• _Set task A_
Does the tea stall story below agree with each statement? Answer yes or no for each, quoting the words of the story that decide it. (i) Vijay has kept his notebook for thirty days. (ii) Correlation arrives carrying cloth bags. (iii) Vijay's cousin once claimed the moon affects sweet sales.

---- Provided text

Vijay the tea stall owner has a question. Two old friends arrive with two different answers — same idea wearing different clothes.

Vijayakumar P — Yuvijen Vijayakumar P 5 min read
Stylised illustration of a roadside tea stall — two women on a long bench with cups of tea, one with shopping bags piled around her, the other calm and empty-handed; the tea stall owner pouring tea behind the counter.

It’s a hot afternoon. The kettle hisses. The ceiling fan turns slowly above. Vijay, who owns the tea stall on the corner, has been keeping a small notebook under the counter for thirty days. Each line: today’s temperature, today’s tea sales. His cousin had told him — brother, just count, you’ll see — hotter days mean more business — and now Vijay is wondering if it’s true. (His cousin has many theories. Last month, it was that the moon affects sweet sales.) If it is true, he is thinking about opening a second stall.

His two regulars — Covariance and Correlation, old friends, both women — step in under the awning. Covariance is looking flustered, with a small mountain of overstuffed cloth bags slung over her shoulder. Correlation is calm, clear-eyed, holding only a glass of tea.

--------
---- Extracted material

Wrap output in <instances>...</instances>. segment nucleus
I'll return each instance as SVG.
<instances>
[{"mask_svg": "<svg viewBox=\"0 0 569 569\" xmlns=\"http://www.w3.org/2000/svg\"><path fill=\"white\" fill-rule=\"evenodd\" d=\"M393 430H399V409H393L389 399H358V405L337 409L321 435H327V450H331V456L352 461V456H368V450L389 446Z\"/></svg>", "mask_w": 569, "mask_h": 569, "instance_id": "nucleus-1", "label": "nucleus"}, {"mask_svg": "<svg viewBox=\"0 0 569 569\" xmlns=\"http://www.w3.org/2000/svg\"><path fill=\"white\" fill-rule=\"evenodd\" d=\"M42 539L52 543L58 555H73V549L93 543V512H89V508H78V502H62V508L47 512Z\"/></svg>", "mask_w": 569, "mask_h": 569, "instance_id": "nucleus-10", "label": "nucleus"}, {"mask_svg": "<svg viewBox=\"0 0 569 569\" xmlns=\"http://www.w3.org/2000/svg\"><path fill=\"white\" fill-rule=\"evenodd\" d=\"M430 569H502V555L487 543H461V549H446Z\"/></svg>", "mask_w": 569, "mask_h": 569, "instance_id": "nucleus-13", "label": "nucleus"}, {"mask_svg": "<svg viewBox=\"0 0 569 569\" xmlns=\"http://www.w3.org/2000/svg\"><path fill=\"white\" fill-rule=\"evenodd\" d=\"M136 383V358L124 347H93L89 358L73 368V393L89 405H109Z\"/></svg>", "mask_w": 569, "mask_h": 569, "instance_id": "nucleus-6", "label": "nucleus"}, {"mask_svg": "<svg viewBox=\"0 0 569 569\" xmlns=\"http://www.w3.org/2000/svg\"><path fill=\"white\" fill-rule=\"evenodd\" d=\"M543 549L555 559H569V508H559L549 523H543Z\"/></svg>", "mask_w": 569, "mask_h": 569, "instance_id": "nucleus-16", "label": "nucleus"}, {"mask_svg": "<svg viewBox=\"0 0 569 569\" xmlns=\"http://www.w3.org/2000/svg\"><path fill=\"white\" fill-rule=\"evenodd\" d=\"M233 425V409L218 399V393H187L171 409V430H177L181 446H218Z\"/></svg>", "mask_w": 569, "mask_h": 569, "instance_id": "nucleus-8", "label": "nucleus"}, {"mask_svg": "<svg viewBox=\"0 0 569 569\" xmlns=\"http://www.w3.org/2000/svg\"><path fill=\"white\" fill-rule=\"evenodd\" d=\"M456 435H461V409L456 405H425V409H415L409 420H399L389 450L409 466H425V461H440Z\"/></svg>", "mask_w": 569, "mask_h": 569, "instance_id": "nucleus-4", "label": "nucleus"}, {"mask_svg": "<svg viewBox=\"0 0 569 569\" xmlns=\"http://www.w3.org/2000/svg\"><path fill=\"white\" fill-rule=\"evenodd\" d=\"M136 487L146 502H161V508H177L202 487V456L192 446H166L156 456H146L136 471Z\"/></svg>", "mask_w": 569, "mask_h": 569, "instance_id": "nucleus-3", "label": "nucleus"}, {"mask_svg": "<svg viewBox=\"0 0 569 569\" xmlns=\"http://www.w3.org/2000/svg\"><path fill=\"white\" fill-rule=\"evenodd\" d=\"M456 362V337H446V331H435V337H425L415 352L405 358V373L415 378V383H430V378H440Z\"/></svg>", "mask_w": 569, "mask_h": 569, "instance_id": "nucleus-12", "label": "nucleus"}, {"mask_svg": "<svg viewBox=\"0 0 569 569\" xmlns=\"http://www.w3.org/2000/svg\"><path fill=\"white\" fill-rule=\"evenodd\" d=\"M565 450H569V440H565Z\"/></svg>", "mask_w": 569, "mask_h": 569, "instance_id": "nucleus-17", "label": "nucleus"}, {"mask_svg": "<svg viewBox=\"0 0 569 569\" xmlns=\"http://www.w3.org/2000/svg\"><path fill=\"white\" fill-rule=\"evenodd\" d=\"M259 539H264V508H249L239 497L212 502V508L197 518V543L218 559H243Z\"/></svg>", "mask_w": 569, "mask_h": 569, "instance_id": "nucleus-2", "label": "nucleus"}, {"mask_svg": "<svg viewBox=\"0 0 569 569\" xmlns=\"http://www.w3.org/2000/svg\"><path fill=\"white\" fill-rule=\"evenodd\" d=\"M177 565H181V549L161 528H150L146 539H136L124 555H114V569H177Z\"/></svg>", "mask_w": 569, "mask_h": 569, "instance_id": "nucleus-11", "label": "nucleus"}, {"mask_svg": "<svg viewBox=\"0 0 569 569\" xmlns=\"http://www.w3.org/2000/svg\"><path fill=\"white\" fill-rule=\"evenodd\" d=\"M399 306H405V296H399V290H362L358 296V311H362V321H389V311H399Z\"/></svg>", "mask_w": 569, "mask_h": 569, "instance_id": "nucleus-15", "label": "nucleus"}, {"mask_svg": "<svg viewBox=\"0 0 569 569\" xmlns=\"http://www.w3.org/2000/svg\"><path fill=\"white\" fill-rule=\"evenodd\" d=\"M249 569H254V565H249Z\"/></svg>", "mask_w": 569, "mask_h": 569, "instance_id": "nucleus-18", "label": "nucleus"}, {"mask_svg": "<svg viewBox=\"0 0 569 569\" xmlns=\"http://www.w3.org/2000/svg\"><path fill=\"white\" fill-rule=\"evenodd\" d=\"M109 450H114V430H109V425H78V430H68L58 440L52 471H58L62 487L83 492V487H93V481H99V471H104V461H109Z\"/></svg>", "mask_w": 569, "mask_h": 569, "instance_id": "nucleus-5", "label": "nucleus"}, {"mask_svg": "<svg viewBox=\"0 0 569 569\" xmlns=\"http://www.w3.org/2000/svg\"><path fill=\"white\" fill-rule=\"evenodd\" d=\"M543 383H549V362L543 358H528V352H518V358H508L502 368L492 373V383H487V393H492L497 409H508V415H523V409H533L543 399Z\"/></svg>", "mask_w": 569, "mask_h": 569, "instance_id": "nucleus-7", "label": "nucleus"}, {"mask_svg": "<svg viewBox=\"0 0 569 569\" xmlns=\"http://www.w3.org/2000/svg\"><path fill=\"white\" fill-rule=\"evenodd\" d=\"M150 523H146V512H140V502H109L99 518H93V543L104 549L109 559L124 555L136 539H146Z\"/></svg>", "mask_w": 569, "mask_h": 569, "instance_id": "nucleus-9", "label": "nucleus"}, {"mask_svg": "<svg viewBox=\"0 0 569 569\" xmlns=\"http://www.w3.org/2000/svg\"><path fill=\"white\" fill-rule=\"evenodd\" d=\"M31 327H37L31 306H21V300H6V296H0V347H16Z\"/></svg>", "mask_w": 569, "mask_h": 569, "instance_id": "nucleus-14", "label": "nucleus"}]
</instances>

--------

• _Set task B_
How many lines of the listing above contain the string "instances", counting case? Give only the number.

• _Exercise solution A_
(i) Yes: "has been keeping a small notebook under the counter for thirty days"
(ii) No: "Correlation is calm, clear-eyed, holding only a glass of tea."
(iii) Yes: "Last month, it was that the moon affects sweet sales."

• _Exercise solution B_
3